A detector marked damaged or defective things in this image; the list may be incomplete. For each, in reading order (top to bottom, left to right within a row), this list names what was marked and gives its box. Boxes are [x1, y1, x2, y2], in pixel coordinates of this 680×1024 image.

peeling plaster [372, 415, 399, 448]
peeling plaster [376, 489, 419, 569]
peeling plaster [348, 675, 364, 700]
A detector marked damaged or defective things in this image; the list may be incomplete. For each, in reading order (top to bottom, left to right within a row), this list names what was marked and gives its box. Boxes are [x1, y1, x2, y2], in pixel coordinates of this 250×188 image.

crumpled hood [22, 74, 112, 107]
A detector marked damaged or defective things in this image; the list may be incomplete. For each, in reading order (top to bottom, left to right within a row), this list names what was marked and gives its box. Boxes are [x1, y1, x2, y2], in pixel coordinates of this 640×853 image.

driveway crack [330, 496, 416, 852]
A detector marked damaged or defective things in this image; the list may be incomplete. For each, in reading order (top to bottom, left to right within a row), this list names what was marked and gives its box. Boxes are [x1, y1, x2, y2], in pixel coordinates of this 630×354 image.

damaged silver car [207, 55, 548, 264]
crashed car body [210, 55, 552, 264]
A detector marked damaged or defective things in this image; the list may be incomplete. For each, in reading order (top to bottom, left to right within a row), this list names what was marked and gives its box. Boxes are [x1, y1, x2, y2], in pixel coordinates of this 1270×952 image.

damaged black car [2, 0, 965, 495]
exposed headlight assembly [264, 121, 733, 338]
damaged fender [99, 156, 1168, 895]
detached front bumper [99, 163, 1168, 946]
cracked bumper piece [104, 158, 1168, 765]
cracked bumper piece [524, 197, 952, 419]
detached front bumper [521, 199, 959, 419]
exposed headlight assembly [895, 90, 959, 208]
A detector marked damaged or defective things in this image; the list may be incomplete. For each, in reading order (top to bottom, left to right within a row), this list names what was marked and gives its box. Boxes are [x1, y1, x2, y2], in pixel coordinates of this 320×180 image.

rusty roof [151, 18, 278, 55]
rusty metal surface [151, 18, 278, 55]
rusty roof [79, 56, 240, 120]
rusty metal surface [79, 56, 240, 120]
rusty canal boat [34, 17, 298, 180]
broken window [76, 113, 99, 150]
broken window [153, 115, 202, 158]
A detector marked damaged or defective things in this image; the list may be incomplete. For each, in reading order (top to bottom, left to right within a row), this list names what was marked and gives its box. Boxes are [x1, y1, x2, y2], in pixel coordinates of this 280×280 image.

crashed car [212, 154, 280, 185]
+ + + + +
Instructions for the task:
Exactly reproduce the lines beginning with the one that contains "this 320×180 image." and ending with the last line of the material, both included. Leave out everything else.

Result for this task:
A detector marked damaged or defective things in this image; the list may be incomplete. For each, in reading order (top to bottom, left to right within a row), this list names what was marked and gives its box. Boxes are [x1, y1, x2, y2], in pixel coordinates of this 320×180 image.

rusty roof [151, 18, 278, 55]
rusty metal surface [151, 18, 278, 55]
rusty roof [79, 56, 240, 120]
rusty metal surface [79, 56, 240, 120]
rusty canal boat [34, 17, 298, 180]
broken window [76, 113, 99, 150]
broken window [153, 115, 202, 158]
A detector marked damaged or defective things in this image; the list may be incomplete. For each, in reading order (top to bottom, left to right within a row), this list names what was marked and gives its box. Boxes are [x1, y1, x2, y2], in pixel coordinates of this 280×280 image.

crashed car [212, 154, 280, 185]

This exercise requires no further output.